-------- Exercise material

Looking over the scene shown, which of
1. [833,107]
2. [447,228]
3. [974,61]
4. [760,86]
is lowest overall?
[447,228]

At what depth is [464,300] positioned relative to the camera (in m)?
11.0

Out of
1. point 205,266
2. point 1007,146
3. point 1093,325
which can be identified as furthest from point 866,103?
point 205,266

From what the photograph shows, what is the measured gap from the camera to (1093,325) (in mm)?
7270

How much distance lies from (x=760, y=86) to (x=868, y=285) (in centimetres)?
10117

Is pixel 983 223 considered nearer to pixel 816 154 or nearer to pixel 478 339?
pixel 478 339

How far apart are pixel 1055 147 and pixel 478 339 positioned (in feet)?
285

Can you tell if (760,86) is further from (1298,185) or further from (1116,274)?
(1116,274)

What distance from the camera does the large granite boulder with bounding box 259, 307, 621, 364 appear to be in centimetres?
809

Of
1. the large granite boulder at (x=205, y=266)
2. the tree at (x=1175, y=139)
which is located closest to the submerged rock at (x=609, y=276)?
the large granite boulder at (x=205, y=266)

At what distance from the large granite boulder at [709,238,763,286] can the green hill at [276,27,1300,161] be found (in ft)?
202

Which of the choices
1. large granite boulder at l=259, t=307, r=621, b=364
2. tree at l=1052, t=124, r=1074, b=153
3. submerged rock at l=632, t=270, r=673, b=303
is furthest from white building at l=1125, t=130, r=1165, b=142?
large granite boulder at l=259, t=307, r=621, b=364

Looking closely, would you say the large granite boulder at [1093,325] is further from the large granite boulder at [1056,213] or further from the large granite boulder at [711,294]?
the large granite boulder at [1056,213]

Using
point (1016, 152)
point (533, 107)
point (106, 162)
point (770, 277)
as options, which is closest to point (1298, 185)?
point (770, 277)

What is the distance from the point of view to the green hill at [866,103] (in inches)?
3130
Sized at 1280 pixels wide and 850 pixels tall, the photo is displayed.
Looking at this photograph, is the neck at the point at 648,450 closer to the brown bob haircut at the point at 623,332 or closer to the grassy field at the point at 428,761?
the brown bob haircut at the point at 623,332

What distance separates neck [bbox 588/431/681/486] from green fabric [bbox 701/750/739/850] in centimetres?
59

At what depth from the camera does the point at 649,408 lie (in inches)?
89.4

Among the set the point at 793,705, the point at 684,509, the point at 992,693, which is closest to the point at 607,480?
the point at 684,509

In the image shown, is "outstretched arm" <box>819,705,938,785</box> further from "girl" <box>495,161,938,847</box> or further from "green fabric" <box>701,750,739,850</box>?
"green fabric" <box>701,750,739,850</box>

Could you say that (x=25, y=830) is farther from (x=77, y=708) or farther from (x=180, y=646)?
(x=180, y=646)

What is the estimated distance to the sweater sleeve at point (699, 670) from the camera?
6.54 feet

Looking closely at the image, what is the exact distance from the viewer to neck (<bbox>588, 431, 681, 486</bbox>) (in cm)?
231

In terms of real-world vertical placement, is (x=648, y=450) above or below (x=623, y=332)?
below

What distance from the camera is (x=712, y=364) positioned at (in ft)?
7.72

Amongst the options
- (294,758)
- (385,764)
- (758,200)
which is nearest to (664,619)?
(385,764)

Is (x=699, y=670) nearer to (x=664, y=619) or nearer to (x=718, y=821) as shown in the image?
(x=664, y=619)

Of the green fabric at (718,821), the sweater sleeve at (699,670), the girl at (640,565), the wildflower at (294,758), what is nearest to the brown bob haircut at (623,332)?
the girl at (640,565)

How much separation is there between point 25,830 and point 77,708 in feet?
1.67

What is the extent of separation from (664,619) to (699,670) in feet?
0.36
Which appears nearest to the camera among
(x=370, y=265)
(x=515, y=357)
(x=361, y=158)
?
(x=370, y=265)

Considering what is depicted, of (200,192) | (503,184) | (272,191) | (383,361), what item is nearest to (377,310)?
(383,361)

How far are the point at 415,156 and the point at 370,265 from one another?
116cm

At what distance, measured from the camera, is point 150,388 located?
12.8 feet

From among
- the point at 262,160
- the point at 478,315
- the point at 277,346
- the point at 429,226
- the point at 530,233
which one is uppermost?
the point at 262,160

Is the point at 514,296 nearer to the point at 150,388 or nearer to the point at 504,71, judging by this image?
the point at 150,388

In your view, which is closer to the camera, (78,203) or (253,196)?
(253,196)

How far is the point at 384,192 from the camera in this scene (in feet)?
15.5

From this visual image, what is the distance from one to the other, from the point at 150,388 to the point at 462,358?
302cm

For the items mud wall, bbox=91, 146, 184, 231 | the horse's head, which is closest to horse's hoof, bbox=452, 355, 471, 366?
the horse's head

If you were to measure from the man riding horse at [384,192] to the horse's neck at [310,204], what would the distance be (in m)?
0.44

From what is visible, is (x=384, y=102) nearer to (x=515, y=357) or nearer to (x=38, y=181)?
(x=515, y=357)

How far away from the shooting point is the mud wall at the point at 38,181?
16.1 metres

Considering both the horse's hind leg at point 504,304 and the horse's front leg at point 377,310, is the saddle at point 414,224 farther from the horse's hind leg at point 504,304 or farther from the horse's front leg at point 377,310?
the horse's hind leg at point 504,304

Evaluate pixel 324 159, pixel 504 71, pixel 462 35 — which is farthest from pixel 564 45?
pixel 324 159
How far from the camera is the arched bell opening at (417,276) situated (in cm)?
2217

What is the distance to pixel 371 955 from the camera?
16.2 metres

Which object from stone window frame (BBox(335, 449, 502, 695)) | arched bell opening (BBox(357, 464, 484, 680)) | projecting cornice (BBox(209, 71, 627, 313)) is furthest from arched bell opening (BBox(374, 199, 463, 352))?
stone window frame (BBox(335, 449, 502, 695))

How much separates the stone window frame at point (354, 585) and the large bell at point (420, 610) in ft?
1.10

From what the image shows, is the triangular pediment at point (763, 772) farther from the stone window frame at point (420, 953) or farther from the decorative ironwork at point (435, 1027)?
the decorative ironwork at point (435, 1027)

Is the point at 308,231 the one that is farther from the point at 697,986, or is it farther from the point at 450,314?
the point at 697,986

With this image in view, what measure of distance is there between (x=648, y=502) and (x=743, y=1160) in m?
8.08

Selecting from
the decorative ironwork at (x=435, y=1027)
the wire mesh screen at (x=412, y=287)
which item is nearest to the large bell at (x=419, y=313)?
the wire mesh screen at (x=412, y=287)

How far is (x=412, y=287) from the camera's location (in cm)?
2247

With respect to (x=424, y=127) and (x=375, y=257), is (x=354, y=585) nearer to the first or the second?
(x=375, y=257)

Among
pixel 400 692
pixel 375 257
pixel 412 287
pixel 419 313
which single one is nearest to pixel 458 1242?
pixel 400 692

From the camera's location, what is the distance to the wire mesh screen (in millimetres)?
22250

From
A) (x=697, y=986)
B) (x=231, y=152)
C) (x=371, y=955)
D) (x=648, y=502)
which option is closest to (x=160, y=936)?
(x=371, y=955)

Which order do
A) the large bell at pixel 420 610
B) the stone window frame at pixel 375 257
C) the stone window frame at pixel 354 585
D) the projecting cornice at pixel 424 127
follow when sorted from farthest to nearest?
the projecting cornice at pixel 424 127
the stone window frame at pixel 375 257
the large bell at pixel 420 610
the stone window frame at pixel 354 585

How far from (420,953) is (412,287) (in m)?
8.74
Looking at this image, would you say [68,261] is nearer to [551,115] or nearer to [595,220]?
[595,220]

----------------

# Request
Find the line containing "How much separates". Reproduce it exactly, along with every line after it through the last.

# Final answer
How much separates the stone window frame at point (354, 585) and the large bell at point (420, 610) in ft?
1.10

From what the image shows, is the triangular pediment at point (763, 772) farther from the stone window frame at point (420, 953) or farther from the decorative ironwork at point (435, 1027)?
the decorative ironwork at point (435, 1027)

Is the point at 308,231 the one that is farther from the point at 697,986, or is it farther from the point at 450,314?
the point at 697,986

With this image in view, what measure of distance is there between (x=648, y=502) and (x=743, y=1160) in m?
8.08

Selecting from
the decorative ironwork at (x=435, y=1027)
the wire mesh screen at (x=412, y=287)
which item is nearest to the large bell at (x=419, y=313)?
the wire mesh screen at (x=412, y=287)

How far is (x=412, y=287) from the camera's location (in cm)?
2247

With respect to (x=424, y=127) and (x=375, y=257), is (x=354, y=585) nearer to the first or the second?
(x=375, y=257)

Among
pixel 400 692
pixel 375 257
pixel 412 287
pixel 419 313
which single one is nearest to pixel 458 1242?
pixel 400 692

From the camera's location, what is the distance to the wire mesh screen (in millimetres)?
22250

From
A) (x=697, y=986)
B) (x=231, y=152)
C) (x=371, y=955)
D) (x=648, y=502)
which option is closest to (x=160, y=936)?
(x=371, y=955)

Which order do
A) the large bell at pixel 420 610
B) the stone window frame at pixel 375 257
C) the stone window frame at pixel 354 585
D) the projecting cornice at pixel 424 127
follow when sorted from farthest to nearest?
the projecting cornice at pixel 424 127
the stone window frame at pixel 375 257
the large bell at pixel 420 610
the stone window frame at pixel 354 585

How far from (420,953) is (412,287) (in m)?
8.74
Looking at this image, would you say [68,261] is nearer to [551,115] or nearer to [595,220]?
[595,220]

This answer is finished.